§ **Set problem**
Please set out every line of the listing below as a JSON list of strings, one string per line, leaving out the blank lines.
━━━━━ Input for this task
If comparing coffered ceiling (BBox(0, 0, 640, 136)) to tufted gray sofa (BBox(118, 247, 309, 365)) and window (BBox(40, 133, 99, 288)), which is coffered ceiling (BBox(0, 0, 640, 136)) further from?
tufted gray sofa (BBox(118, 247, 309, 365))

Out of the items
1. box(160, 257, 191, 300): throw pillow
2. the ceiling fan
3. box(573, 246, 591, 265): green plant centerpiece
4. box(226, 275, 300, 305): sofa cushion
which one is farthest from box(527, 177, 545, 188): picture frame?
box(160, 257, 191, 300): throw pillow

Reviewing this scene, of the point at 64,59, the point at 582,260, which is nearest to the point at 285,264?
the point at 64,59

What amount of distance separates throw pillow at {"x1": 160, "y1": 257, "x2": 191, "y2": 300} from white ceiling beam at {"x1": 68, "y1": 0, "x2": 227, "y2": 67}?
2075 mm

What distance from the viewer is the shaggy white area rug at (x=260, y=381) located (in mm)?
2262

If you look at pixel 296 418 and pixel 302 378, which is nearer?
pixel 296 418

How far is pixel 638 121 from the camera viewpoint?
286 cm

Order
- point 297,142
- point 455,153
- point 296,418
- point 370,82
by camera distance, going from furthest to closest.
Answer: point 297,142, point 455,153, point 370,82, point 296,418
━━━━━━━━━━
§ **The answer**
[
  "If comparing coffered ceiling (BBox(0, 0, 640, 136)) to tufted gray sofa (BBox(118, 247, 309, 365)) and window (BBox(40, 133, 99, 288)), which is coffered ceiling (BBox(0, 0, 640, 136)) further from?",
  "tufted gray sofa (BBox(118, 247, 309, 365))",
  "Out of the items",
  "1. box(160, 257, 191, 300): throw pillow",
  "2. the ceiling fan",
  "3. box(573, 246, 591, 265): green plant centerpiece",
  "4. box(226, 275, 300, 305): sofa cushion",
  "which one is farthest from box(527, 177, 545, 188): picture frame?",
  "box(160, 257, 191, 300): throw pillow",
  "Reviewing this scene, of the point at 64,59, the point at 582,260, which is nearest to the point at 285,264?",
  "the point at 64,59",
  "What amount of distance separates throw pillow at {\"x1\": 160, \"y1\": 257, \"x2\": 191, \"y2\": 300} from white ceiling beam at {\"x1\": 68, \"y1\": 0, \"x2\": 227, \"y2\": 67}?",
  "2075 mm",
  "What distance from the viewer is the shaggy white area rug at (x=260, y=381) located (in mm)?",
  "2262",
  "If you look at pixel 296 418 and pixel 302 378, which is nearer?",
  "pixel 296 418",
  "How far is pixel 638 121 from the camera viewpoint?",
  "286 cm",
  "Order",
  "- point 297,142",
  "- point 455,153",
  "- point 296,418",
  "- point 370,82",
  "by camera distance, going from furthest to closest.",
  "Answer: point 297,142, point 455,153, point 370,82, point 296,418"
]